Aussi, on ne peut pas dès lors restreindre cette carcasse de célestes lambris par ce bien squelettique retour, notre curiosité étant attirée de prime abord, il faut bien le dire, par le voyeurisme des corps nus (on aime tous en effet regarder des corps nus et débourser de l’argent pour voir des bourses vigoureuses servir d’accotoir à des bouquets de fleurs). Un autre aspect très intéressant du travail se situe dans l’utilisation d’une bande sonore qui mêle des refrains religieux et des standards de la chanson mondiale, créant de savoureux décalages et transformant parfois les paysages tailladés des corps liddelliens en moment de grâce imprégnés d’une suave complicité avec le public. Ces instants transpirent de la lucidité de l’artiste, qui prenant les choses à bras-le-corps, est également traversée par ces fragments d’espérance, les grands tubes qui façonnent notre humanité étant à bien des égards des salves d’énergies folles, des sursauts désespérés pour exister et transformer une expérience douloureuse et ou heureuse en hypotyposes fracassantes.
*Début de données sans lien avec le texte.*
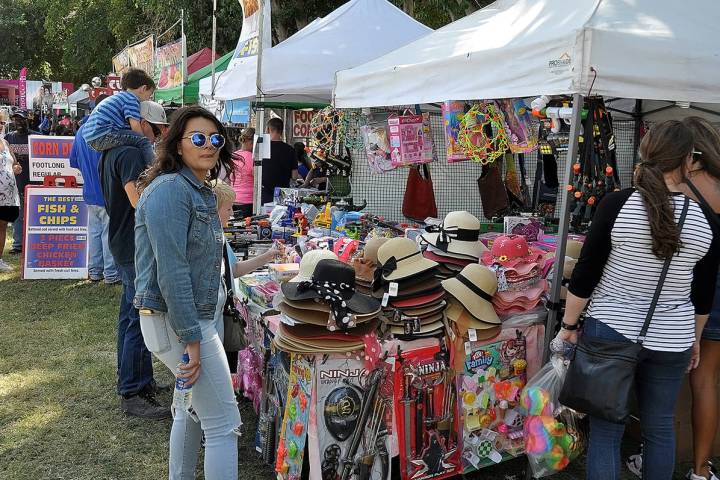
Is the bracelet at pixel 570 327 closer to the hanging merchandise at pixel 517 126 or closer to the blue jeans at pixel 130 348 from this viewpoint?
the hanging merchandise at pixel 517 126

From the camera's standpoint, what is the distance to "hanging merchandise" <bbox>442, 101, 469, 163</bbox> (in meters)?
3.90

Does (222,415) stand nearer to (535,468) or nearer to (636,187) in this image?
(535,468)

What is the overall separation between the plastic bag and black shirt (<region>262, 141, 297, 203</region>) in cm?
442

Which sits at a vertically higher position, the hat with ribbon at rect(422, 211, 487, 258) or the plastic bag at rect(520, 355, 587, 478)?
the hat with ribbon at rect(422, 211, 487, 258)

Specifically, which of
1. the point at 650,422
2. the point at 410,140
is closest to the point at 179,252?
the point at 650,422

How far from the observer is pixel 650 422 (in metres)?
2.55

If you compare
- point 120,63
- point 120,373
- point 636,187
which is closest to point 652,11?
point 636,187

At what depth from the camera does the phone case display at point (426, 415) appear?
2904 millimetres

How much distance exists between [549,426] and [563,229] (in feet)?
2.94

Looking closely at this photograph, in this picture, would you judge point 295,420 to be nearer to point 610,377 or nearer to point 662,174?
point 610,377

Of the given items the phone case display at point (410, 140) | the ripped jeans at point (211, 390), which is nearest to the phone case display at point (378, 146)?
the phone case display at point (410, 140)

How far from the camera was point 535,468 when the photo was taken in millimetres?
2879

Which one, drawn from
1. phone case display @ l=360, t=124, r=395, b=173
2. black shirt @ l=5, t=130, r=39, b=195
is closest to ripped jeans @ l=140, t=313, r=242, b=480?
phone case display @ l=360, t=124, r=395, b=173

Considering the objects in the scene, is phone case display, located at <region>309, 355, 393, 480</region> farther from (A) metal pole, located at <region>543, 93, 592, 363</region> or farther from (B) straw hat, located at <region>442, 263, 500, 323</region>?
(A) metal pole, located at <region>543, 93, 592, 363</region>
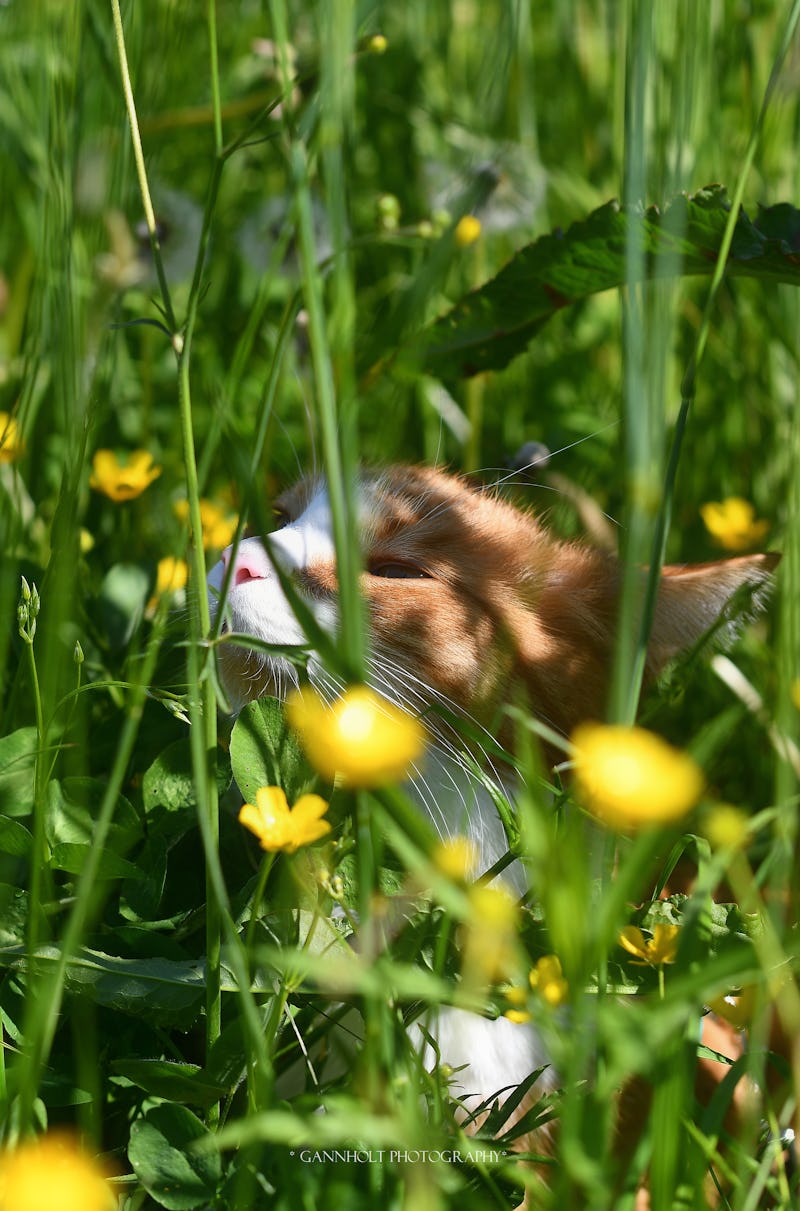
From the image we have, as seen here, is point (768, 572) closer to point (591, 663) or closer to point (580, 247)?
point (591, 663)

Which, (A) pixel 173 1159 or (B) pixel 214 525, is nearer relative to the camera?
(A) pixel 173 1159

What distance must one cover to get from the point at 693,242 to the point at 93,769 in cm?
80

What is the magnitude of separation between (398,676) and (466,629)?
0.30ft

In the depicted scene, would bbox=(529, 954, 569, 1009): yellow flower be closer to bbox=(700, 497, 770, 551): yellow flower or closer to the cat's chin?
the cat's chin

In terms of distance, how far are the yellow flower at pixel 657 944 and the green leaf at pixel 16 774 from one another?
1.70 ft

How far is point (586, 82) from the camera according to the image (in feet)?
7.35

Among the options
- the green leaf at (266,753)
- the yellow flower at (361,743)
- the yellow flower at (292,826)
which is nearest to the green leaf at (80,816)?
the green leaf at (266,753)

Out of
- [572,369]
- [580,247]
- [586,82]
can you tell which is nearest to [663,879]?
[580,247]

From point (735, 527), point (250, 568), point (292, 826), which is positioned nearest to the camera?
point (292, 826)

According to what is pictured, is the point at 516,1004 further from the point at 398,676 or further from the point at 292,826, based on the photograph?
the point at 398,676

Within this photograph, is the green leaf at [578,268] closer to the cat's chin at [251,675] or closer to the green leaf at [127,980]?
the cat's chin at [251,675]

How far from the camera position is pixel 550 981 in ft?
2.38

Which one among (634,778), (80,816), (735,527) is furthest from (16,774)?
(735,527)

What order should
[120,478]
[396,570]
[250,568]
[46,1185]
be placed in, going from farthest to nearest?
[120,478], [396,570], [250,568], [46,1185]
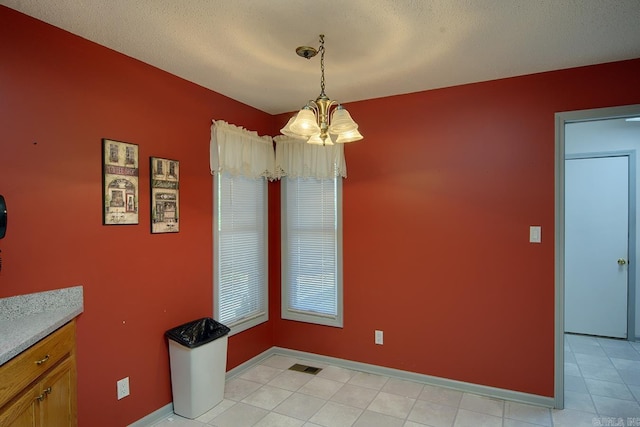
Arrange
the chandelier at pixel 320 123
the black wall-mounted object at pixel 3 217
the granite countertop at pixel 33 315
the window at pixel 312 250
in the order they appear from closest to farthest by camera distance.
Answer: the granite countertop at pixel 33 315 → the black wall-mounted object at pixel 3 217 → the chandelier at pixel 320 123 → the window at pixel 312 250

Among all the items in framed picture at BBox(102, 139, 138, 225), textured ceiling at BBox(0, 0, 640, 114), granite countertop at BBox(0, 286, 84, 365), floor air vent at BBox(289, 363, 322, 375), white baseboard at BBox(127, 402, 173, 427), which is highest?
textured ceiling at BBox(0, 0, 640, 114)

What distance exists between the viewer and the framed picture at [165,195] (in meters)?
2.56

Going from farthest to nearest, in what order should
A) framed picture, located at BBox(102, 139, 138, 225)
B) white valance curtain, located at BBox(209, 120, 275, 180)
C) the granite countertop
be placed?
white valance curtain, located at BBox(209, 120, 275, 180) < framed picture, located at BBox(102, 139, 138, 225) < the granite countertop

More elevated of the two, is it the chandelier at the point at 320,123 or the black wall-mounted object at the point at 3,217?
the chandelier at the point at 320,123

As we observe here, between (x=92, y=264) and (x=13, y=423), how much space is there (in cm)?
96

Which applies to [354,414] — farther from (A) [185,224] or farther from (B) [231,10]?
(B) [231,10]

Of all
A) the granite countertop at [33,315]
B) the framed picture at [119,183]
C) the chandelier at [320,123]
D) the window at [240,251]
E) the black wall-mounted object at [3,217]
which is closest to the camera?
the granite countertop at [33,315]

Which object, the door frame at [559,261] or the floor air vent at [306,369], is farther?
the floor air vent at [306,369]

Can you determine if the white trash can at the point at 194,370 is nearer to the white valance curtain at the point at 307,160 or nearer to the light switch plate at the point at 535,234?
the white valance curtain at the point at 307,160

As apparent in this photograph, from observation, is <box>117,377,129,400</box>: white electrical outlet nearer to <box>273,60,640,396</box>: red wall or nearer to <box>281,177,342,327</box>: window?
<box>281,177,342,327</box>: window

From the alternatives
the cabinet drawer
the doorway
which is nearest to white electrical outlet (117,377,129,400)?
the cabinet drawer

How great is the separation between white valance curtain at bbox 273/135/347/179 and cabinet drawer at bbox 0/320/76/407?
225 cm

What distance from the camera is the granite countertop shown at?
1.45 meters

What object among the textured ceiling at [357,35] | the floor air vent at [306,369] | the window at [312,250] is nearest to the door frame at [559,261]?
the textured ceiling at [357,35]
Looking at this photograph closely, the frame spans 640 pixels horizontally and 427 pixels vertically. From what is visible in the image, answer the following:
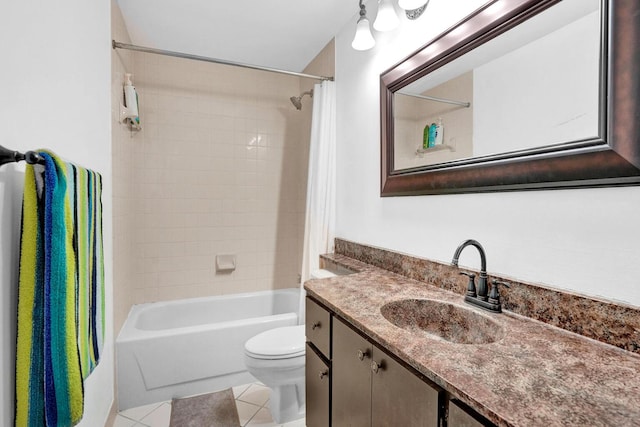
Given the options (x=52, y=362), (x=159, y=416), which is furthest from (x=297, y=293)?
(x=52, y=362)

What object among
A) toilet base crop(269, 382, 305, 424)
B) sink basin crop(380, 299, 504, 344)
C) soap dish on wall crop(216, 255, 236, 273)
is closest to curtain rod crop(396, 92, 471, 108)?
sink basin crop(380, 299, 504, 344)

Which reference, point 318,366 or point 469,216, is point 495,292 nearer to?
point 469,216

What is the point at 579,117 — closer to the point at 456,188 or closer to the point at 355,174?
the point at 456,188

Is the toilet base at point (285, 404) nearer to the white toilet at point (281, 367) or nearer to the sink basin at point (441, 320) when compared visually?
the white toilet at point (281, 367)

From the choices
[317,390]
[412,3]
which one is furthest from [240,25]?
[317,390]

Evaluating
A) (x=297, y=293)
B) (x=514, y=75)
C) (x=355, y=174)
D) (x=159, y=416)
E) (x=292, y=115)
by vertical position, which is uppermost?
(x=292, y=115)

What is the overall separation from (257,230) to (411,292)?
1977 millimetres

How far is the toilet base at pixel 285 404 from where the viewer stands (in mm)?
1763

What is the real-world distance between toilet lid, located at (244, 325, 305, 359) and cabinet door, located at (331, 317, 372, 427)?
543 mm

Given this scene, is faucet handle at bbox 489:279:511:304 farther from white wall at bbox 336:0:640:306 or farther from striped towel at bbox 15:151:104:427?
striped towel at bbox 15:151:104:427

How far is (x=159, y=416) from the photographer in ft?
6.00

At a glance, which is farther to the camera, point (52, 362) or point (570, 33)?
point (570, 33)

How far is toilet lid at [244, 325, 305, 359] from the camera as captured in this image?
165 centimetres

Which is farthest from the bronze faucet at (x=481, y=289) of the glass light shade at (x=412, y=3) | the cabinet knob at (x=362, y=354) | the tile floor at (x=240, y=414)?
the tile floor at (x=240, y=414)
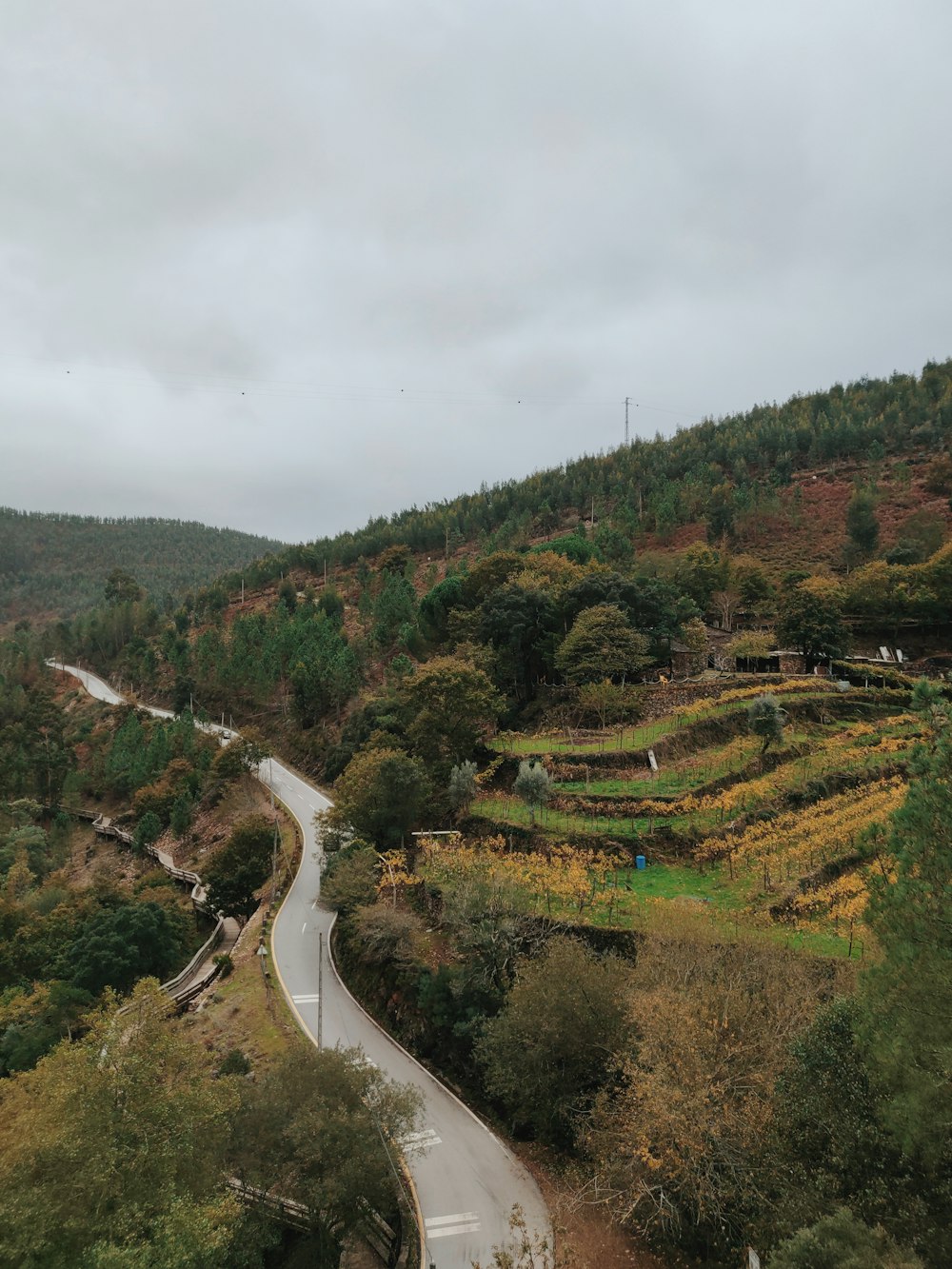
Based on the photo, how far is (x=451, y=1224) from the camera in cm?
1608

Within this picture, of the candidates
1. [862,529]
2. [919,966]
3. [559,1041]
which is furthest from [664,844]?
[862,529]

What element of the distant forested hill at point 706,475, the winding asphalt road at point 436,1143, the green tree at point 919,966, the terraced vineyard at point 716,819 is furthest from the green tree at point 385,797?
the distant forested hill at point 706,475

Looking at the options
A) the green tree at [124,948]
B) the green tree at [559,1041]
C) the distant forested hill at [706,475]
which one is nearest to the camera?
the green tree at [559,1041]

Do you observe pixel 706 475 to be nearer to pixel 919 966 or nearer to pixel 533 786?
pixel 533 786

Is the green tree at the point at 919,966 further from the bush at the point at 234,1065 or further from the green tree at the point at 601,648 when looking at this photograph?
the green tree at the point at 601,648

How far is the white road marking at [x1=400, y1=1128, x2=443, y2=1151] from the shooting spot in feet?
59.9

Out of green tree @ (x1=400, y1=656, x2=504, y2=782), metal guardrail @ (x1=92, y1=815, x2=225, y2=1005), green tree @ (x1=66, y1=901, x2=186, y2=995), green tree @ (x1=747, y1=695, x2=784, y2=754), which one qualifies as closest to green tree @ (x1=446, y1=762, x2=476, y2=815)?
green tree @ (x1=400, y1=656, x2=504, y2=782)

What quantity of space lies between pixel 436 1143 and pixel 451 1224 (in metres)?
2.72

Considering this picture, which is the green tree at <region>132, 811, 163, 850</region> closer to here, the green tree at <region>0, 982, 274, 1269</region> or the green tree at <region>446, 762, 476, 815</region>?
the green tree at <region>446, 762, 476, 815</region>

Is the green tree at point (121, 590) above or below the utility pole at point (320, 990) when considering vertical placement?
above

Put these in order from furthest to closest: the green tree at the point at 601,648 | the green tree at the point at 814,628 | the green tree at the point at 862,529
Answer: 1. the green tree at the point at 862,529
2. the green tree at the point at 814,628
3. the green tree at the point at 601,648

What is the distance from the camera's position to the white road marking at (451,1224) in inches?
624

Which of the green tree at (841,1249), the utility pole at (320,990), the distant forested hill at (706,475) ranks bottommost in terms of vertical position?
the utility pole at (320,990)

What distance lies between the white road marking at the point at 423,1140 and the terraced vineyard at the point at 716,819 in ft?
21.6
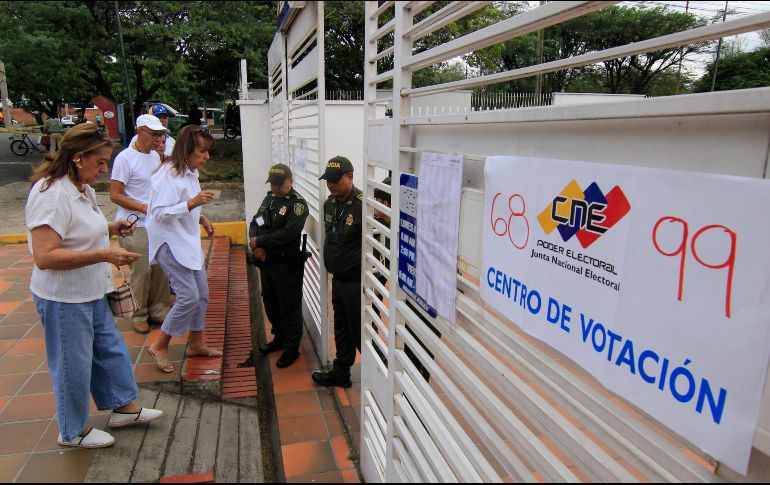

Par ce spectacle, à nouveau empreint de son écriture révoltée et acariâtre, Angélica Liddell fait une promesse, celle de se dévoiler, tout en se prémunissant des critiques qu’elle pourrait essuyer en s’imposant avec fureur et exubérance dans la filiation d’intellectuels brillants comme Foucault, Barthes ou encore Artaud, pour en sonder l’épaisseur et la réintégrer dans son propos : le but n’est donc pas d’apprendre quelque chose au spectateur ni de lui donner des leçons. Il ne s’agit pas non plus de le faire exister en tant que juge de l’action qui se déroule sous ses yeux, ni même peut-être de faire la représentation de quelque chose, mais simplement de ne pas nous laisser nous assoupir sur notre normalité en nous proposant quelque chose d’assez proche de ce que Deleuze appelait le théâtre de la répétition, mots qui concluront ce retour ramassé :
«Le théâtre de répétition, on éprouve des forces pures, des tracés dynamiques dans l’espace qui agissent sur l’esprit sans intermédiaire, et qui l’unissent directement à la nature et à l’histoire, un langage qui parle avant les mots, des gestes qui s’élaborent avant les corps organisés, des masques avant les visages, des spectres et des fantômes avant les personnages – tout l’appareil de la répétition comme «puissance terrible». (Différence et répétition).